**Requirement 1**
Translate this sentence from the methods text into Spanish: "The resulting dataset used in this study only contains texts and labels, with no identifying or sensitive information."
**Requirement 2**
Return the passage of the methods text starting at "TF-IDF as a" and ending at "training each time.".

**Source text**
[Start of Attachment]

Bag of Words each instance of text in our corpus is treated as a collection of words, that is then vectorized using a Count Vectorizer using sklearn library’s feature extraction package, with n = {1-4}.

TF-IDF as a second feature option, we used the n-gram term frequency and inverse document frequency Vectors with n = {1-4},

Hyperparameter tuning with GridSearch 

We used TF-IDF as features and trained classical ML classifiers for the first set of experiments. We used GridSearch to find the best hyperparameters (C for SVM and LR and alpha for MNB for example) and feature combinations for each ML model. The entire hyperparameter search space is presented in Table 4.

Table 4 Hyper parameter search configuration.

Dataset experiment setup

Origin-based subsetting We selected the samples from VIC based on their origin, resulting in three sub-datasets, and ran experiments on each of them separately, using the standard train and test split, with 10% samples for testing and 90% for training each time.

Combined and Shuffledwith the help of the pandas library, we shuffled the entire VIC dataset and conducted experiments on it, also using the 90-10 train and test splits.

Leave-one-origin-out training and testing In addition to the experiments detailed above, we ran train and test experiments using examples from two origins for training and the third one for testing.

Ethics statement

The research presented in this manuscript involves using three different datasets, namely the ISEAR, CEASE, and Vent datasets. All ethical considerations for each dataset were addressed in each paper that initially introduced them. The dataset comprises texts of three types, social media posts, suicide notes, and psychological study questionnaire answers. The resulting dataset used in this study only contains texts and labels, with no identifying or sensitive information. The authors obtained access to the datasets through reasonable requests to each of the dataset’s authors/creators and fulfilled and followed all the compliance requests set forth by the authors. The authors also ensured that identifying and sensitive information was removed from the resulting dataset to protect the individual’s privacy. The resulting dataset is available upon reasonable request due to compliance constraints on some of the samples because of their origin.

[End of Attachment]

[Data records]

[Start of Attachment]

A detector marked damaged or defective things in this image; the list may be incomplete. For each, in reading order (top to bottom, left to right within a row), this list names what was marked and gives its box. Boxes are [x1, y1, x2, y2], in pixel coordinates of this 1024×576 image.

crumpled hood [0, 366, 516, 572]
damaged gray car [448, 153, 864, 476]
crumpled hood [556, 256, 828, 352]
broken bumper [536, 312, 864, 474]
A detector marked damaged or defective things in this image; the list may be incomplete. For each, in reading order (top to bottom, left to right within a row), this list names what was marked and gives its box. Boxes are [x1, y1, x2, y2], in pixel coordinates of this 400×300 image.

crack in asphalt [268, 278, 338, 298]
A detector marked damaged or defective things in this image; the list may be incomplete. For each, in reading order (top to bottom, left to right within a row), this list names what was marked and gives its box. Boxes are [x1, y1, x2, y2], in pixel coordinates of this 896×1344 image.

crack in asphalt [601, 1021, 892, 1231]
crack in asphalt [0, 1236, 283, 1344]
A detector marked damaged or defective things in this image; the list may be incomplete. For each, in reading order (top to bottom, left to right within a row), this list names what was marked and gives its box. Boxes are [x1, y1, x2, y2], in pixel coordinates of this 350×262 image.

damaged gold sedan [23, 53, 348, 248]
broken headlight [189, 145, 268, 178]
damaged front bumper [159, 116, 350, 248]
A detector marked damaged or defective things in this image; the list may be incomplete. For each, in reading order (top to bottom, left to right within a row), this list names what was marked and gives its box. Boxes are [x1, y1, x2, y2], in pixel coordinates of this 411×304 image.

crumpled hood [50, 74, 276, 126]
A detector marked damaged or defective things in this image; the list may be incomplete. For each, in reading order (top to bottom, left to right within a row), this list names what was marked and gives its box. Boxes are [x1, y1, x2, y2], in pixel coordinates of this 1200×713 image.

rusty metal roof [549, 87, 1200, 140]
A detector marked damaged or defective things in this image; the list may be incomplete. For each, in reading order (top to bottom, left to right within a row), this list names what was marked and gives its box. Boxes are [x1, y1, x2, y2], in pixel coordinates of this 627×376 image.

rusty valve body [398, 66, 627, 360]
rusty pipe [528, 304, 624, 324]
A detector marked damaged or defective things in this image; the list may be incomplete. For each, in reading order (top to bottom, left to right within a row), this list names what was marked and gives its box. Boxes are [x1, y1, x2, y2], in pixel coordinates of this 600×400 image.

[End of Attachment]

**Expected answer 1**
El conjunto de datos resultante utilizado en este estudio solo contiene textos y etiquetas, sin información identificativa ni sensible.

**Expected answer 2**
TF-IDF as a second feature option, we used the n-gram term frequency and inverse document frequency Vectors with n = {1-4},

Hyperparameter tuning with GridSearch 

We used TF-IDF as features and trained classical ML classifiers for the first set of experiments. We used GridSearch to find the best hyperparameters (C for SVM and LR and alpha for MNB for example) and feature combinations for each ML model. The entire hyperparameter search space is presented in Table 4.

Table 4 Hyper parameter search configuration.

Dataset experiment setup

Origin-based subsetting We selected the samples from VIC based on their origin, resulting in three sub-datasets, and ran experiments on each of them separately, using the standard train and test split, with 10% samples for testing and 90% for training each time.